| THE TASK |
Using the listing below, copy every line that mentions "forces".

| DATASET CONTENT |
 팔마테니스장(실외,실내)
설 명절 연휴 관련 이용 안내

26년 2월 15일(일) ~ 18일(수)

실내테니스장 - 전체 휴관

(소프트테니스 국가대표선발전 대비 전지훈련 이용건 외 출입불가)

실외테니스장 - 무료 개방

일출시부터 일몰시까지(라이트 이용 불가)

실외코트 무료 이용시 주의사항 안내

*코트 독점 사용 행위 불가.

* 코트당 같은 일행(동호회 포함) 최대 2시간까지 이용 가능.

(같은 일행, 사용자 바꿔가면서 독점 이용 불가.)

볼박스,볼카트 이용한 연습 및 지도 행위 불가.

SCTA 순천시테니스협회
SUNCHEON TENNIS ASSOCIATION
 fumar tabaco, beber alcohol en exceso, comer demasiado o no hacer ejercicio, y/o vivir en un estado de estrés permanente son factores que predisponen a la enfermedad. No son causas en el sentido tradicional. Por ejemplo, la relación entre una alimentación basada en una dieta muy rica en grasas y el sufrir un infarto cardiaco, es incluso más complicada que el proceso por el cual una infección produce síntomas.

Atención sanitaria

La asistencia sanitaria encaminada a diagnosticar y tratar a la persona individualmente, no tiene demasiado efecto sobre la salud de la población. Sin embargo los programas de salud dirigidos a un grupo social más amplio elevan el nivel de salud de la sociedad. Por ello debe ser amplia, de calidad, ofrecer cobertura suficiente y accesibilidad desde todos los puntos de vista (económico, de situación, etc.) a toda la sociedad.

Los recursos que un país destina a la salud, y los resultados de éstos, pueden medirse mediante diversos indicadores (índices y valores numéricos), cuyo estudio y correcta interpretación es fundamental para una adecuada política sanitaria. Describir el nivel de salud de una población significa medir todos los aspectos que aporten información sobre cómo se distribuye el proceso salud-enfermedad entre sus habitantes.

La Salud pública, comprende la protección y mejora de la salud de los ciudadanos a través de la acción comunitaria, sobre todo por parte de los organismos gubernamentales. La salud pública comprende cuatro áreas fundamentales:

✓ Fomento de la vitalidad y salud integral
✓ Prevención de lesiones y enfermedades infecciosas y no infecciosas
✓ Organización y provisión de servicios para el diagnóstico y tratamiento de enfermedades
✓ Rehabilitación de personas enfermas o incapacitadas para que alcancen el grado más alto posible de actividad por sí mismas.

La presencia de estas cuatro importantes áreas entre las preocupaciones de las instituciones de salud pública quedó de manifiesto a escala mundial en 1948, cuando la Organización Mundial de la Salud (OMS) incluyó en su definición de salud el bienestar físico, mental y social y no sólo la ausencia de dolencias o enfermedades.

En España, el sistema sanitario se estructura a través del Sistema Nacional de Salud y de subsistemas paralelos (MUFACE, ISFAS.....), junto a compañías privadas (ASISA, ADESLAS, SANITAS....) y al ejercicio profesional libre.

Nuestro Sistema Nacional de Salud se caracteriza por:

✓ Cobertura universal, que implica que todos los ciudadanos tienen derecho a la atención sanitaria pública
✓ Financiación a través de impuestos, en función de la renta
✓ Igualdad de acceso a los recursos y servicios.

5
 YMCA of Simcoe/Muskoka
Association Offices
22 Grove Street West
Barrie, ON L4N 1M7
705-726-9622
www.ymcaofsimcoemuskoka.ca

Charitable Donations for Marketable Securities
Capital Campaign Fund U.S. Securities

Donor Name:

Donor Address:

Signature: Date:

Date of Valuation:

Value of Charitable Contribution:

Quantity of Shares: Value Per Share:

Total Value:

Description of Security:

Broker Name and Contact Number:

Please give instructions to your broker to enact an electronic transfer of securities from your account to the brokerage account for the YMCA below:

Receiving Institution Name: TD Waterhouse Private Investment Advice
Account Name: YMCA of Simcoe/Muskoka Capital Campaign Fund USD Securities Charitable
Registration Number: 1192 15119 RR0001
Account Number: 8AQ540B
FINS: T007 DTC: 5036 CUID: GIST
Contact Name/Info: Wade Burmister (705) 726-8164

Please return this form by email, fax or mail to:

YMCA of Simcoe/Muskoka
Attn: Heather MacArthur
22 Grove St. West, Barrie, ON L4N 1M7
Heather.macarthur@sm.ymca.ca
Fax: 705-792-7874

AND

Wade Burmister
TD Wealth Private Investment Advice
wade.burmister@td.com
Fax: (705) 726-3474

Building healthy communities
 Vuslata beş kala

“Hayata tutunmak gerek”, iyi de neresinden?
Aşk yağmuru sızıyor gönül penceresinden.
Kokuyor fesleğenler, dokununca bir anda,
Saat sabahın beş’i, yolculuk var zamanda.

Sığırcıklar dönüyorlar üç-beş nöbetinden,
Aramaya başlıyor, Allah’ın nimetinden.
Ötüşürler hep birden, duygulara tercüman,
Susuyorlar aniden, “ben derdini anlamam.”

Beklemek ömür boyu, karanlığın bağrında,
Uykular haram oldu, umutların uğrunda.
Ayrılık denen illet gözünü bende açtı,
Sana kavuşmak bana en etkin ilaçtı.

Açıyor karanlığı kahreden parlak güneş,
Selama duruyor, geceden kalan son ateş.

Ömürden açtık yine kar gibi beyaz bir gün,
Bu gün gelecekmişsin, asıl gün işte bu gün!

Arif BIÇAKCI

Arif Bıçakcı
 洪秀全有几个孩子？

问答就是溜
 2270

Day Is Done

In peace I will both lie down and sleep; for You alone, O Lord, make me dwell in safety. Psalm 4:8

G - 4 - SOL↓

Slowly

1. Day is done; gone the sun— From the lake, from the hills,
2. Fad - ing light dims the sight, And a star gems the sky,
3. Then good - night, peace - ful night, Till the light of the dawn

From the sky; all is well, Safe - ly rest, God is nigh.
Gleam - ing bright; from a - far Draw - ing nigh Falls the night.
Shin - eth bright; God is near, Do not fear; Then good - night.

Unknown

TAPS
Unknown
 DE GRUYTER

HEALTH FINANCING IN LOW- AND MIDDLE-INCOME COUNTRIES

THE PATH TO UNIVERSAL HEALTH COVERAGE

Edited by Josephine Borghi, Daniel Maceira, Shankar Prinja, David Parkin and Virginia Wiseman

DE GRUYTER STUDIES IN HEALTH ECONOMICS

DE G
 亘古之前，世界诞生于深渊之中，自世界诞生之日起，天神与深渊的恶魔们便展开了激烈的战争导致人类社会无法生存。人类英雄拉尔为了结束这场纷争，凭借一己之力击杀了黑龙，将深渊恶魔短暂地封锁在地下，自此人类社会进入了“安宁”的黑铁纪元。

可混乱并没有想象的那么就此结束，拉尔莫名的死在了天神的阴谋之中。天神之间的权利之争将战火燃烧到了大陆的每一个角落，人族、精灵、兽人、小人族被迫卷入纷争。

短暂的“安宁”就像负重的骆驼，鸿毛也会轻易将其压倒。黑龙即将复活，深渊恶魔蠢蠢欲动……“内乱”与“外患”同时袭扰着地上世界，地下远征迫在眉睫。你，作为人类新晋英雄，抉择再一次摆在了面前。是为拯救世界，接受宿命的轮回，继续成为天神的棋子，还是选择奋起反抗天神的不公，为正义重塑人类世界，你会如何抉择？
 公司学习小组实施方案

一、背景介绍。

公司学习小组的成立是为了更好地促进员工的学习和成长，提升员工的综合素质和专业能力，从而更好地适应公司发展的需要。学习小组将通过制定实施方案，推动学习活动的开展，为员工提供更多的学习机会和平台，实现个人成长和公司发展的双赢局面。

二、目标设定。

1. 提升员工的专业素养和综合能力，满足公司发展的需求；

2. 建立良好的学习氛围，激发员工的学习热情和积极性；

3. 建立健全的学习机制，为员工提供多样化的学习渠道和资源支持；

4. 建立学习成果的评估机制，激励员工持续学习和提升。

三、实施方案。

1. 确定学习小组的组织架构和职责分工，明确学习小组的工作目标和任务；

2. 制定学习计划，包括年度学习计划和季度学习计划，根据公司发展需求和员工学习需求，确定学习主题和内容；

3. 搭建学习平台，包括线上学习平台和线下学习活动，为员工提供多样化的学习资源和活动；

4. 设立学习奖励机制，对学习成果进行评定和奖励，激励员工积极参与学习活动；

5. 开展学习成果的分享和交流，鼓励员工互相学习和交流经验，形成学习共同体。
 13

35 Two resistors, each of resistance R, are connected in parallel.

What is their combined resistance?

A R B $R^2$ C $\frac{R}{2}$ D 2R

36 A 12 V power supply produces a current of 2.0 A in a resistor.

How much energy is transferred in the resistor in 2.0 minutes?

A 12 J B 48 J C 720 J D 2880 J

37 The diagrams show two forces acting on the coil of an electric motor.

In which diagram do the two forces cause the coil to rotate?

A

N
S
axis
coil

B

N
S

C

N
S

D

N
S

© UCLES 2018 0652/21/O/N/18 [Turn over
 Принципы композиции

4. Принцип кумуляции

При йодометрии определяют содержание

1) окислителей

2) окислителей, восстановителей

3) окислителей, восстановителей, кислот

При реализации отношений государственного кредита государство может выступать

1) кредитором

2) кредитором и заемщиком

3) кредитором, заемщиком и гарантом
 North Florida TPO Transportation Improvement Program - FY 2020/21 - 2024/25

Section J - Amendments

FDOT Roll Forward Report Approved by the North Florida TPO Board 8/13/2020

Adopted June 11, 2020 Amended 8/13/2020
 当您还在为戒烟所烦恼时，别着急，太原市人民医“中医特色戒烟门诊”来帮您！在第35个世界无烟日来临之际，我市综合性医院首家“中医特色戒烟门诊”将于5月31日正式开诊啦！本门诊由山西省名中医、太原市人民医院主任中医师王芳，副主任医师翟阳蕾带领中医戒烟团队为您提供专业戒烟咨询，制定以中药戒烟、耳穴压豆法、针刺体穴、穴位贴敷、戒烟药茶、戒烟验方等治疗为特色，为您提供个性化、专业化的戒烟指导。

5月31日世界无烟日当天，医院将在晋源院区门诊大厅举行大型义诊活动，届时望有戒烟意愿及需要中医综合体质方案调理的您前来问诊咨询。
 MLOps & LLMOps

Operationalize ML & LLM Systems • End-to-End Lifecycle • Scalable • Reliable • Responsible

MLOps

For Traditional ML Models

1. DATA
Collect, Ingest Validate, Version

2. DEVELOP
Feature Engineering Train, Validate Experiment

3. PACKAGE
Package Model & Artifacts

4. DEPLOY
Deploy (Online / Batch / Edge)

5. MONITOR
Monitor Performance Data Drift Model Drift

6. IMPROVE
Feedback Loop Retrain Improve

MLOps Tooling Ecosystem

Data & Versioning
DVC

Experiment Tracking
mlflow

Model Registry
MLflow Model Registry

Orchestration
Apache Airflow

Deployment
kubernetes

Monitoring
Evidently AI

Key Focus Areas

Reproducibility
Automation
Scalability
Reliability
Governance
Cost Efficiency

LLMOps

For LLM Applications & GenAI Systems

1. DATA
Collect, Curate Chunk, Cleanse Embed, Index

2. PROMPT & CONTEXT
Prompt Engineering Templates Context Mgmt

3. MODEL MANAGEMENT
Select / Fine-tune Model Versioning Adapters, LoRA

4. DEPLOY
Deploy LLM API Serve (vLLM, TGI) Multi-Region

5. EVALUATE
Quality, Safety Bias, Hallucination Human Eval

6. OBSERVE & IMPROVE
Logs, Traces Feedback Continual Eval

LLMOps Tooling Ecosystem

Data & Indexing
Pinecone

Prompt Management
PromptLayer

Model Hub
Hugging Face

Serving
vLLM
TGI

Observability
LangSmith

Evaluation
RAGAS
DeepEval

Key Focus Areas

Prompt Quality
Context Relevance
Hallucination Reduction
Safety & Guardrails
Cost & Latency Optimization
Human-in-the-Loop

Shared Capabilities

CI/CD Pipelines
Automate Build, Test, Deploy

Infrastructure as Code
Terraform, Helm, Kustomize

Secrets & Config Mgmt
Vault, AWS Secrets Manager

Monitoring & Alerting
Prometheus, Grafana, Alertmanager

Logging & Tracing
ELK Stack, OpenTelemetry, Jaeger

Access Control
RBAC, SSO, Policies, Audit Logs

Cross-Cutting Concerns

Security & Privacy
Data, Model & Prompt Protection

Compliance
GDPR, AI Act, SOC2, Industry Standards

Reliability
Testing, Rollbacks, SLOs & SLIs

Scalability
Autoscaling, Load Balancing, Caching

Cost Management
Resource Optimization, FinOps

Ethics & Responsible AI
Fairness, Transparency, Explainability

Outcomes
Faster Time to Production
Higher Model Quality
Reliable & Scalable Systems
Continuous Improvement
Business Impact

| RESPONSE TO THE TASK |
37 The diagrams show two forces acting on the coil of an electric motor.
In which diagram do the two forces cause the coil to rotate?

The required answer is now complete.